AHLAN WA SAHLAN YA IKHWAH...
Sedikit kata untuk kita renungkan bersama...

Jumat, 26 September 2014

HAKIKAT SUNNAH DAN BID'AH

Pertama, Sunnah



Sunnah secara bahasa adalah jalan yang dilalui.
Namun secara umum, sunnah adalah jalan yang terpuji, meski terkadang sunnah juga digunakan untuk yang selain itu, sebagaimana disebutkan didalam hadits Nabi Shallallahu 'alaihi wasallam:



"Barangsiapa yang memulai dalam Islam sunnah (jalan) kebaikan, maka baginya pahalanya dan pahala orang yang melakukakannya setelah dia dengan tanpa ada pengurangan sedikitpun terhadap pahalanya. Dan barangsiapa memulai dalam Islam sunnah (jalan) kejelekan, maka baginya dosanya dan dosa orang yang melakukannya setelah dia dengan tanpa ada pengurangan sedikitpun dari dosanya."
(HR. Muslim).



Sunnah juga dapat berarti tabi'at, hukum Allah Ta'ala dan aturannya sebagaimana hal ini disebutkan dalam firman-Nya:



"Sebagai sunnah Allah yang berlaku atas orang-orang yang telah terdahulu sebelum (mu), dan kamu sekali-kali tiada akan mendapati perubahan pada sunnah Allah."
(QS. Al-Ahdzab: 62).



Adapun sunnah menurut syara' adalah perkataan, perbuatan dan ketetapan Nabi Shallallahu 'alaihi wasallam dan termasuk juga sifat-sifat fisik dan perilaku beliau. [As-Sunnah An-Nabawiyyah wa Makanatuha fi At-Tasyri’ Al-Islami karya Syaikh abdul Munshif  Mahmud Abdul Fatah 7].

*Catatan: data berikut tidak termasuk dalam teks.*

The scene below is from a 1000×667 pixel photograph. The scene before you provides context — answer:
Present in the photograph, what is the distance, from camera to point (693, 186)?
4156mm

Dari makna ini, berarti bahwa sunnah mencakup yang wajib, mandub (sama dengan istilah sunnat dalam ilmu Fikih, yaitu dilakukan dapat pahala dan ditinggalkan tidak berdosa) dan mubah; baik dalam perbuatan, perkataan maupun keyakinan (akidah). Artinya sunnah itu:



(1) Ada yang dikerjakan sebagai sebuah kewajiban, seperti penjelasan Nabi Shallallahu 'alaihi wasallam dalam masalah ibadah dan akidah.

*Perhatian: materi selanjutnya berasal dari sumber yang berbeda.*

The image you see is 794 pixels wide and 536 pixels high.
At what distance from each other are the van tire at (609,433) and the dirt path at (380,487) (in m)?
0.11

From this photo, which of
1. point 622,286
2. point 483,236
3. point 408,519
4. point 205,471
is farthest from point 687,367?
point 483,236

(2) Ada yang ditunaikan sebagai sesuatu yang mandub hukumnya, seperti puasa sunnah, shalat tahajud, shalat dhuha, shalat tarawih, shalat idul fitri dan idul adha dan ketaatan-ketaatan lain yang tidak termasuk perkara wajib yang dikerjakan sebagai penambah pahala.

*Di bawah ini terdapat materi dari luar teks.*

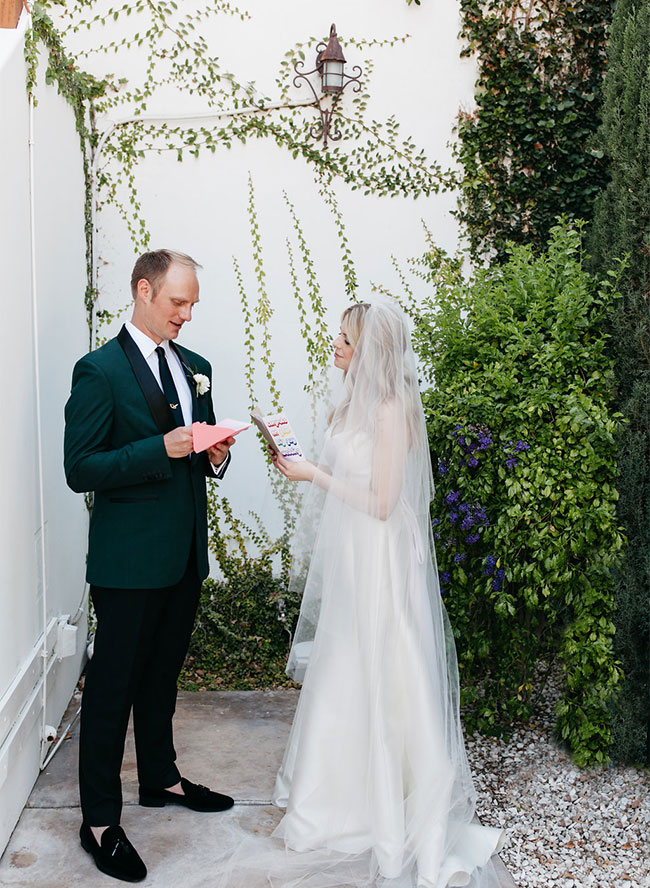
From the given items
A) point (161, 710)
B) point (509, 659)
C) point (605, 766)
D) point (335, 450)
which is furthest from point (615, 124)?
point (161, 710)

(3) Ada pula yang bersifat mubah. Seperti perbuatan beliau Shallallahu 'alaihi wasallam yang berhubungan dengan tabi'at kemanusiaan pada umumnya, seperti makan, minum, duduk, tidur, duduk untuk makan, bagaimana cara makan, bagaimana mengendarai kendaraan. Dan semua itu serta perbuatan-perbuatan yang lain yang semacamnya adalah perkara mubah bagi Rasulullah Shallallahu 'alaihi wasallam dan bagi umat beliau.



Perbuatan-perbuatan di atas (yang mubah) pengamalan dan penerapannya tidak dapat dikategorikan kedalam perkara wajib, sunnah, haram atau makruh, karena ia terkait dengan tabi'at manusiawi (jibillah). Dan sudah diketahui bersama bahwa perbuatan semacam itu berubah dari satu zaman ke zaman berikutnya seiring dengan perkembangan ilmu dan teknologi.



Dan Islam adalah agama yang mudah, dan didalamnya tidak ada sesuatu yang memberatkan kehidupan manusia atau bertentangan dengan kemajuan ilmu dan teknologi. Sehingga tidaklah benar jika Islam diklaim sebagai agama yang statis (jumud) bahkan yang kita lihat, Islam adalah agama yang menyerukan kepada kemajuan dan peningkatan, untuk memuliakan anak Adam, khususnya orang-orang yang beriman. [As-Sunnah wa Al-Bid’ah Baina At-Ta’shil wa At-Tathbiq, karya Dr. Fuad Mukhaimar 1/11].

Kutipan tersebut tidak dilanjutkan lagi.